Prompt:
An exact repetition of all the entries that follow is required.

Records contained in a dataset
+---+
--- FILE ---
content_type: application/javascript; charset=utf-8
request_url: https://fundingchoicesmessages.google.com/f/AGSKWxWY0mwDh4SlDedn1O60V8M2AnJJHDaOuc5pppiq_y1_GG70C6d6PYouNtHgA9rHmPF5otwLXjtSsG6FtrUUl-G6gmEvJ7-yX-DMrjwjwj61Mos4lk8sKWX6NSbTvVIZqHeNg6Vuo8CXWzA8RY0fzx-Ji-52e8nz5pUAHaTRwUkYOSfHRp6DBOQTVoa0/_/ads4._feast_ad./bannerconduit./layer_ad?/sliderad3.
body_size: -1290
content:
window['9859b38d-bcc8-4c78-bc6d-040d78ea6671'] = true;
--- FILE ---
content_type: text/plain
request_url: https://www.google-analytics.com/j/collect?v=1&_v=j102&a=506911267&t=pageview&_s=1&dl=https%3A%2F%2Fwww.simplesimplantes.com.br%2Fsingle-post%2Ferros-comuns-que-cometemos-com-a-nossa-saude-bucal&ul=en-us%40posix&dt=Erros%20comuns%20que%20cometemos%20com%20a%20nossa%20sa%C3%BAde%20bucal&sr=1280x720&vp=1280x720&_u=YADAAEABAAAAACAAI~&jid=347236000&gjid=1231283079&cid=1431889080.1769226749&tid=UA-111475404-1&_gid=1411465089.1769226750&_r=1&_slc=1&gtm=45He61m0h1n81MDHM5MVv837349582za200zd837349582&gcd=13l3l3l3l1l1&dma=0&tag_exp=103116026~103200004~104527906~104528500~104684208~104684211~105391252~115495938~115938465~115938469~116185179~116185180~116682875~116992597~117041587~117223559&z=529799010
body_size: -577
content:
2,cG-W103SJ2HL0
+---+
Result of this exercise:
--- FILE ---
content_type: application/javascript; charset=utf-8
request_url: https://fundingchoicesmessages.google.com/f/AGSKWxWY0mwDh4SlDedn1O60V8M2AnJJHDaOuc5pppiq_y1_GG70C6d6PYouNtHgA9rHmPF5otwLXjtSsG6FtrUUl-G6gmEvJ7-yX-DMrjwjwj61Mos4lk8sKWX6NSbTvVIZqHeNg6Vuo8CXWzA8RY0fzx-Ji-52e8nz5pUAHaTRwUkYOSfHRp6DBOQTVoa0/_/ads4._feast_ad./bannerconduit./layer_ad?/sliderad3.
body_size: -1290
content:
window['9859b38d-bcc8-4c78-bc6d-040d78ea6671'] = true;
--- FILE ---
content_type: text/plain
request_url: https://www.google-analytics.com/j/collect?v=1&_v=j102&a=506911267&t=pageview&_s=1&dl=https%3A%2F%2Fwww.simplesimplantes.com.br%2Fsingle-post%2Ferros-comuns-que-cometemos-com-a-nossa-saude-bucal&ul=en-us%40posix&dt=Erros%20comuns%20que%20cometemos%20com%20a%20nossa%20sa%C3%BAde%20bucal&sr=1280x720&vp=1280x720&_u=YADAAEABAAAAACAAI~&jid=347236000&gjid=1231283079&cid=1431889080.1769226749&tid=UA-111475404-1&_gid=1411465089.1769226750&_r=1&_slc=1&gtm=45He61m0h1n81MDHM5MVv837349582za200zd837349582&gcd=13l3l3l3l1l1&dma=0&tag_exp=103116026~103200004~104527906~104528500~104684208~104684211~105391252~115495938~115938465~115938469~116185179~116185180~116682875~116992597~117041587~117223559&z=529799010
body_size: -577
content:
2,cG-W103SJ2HL0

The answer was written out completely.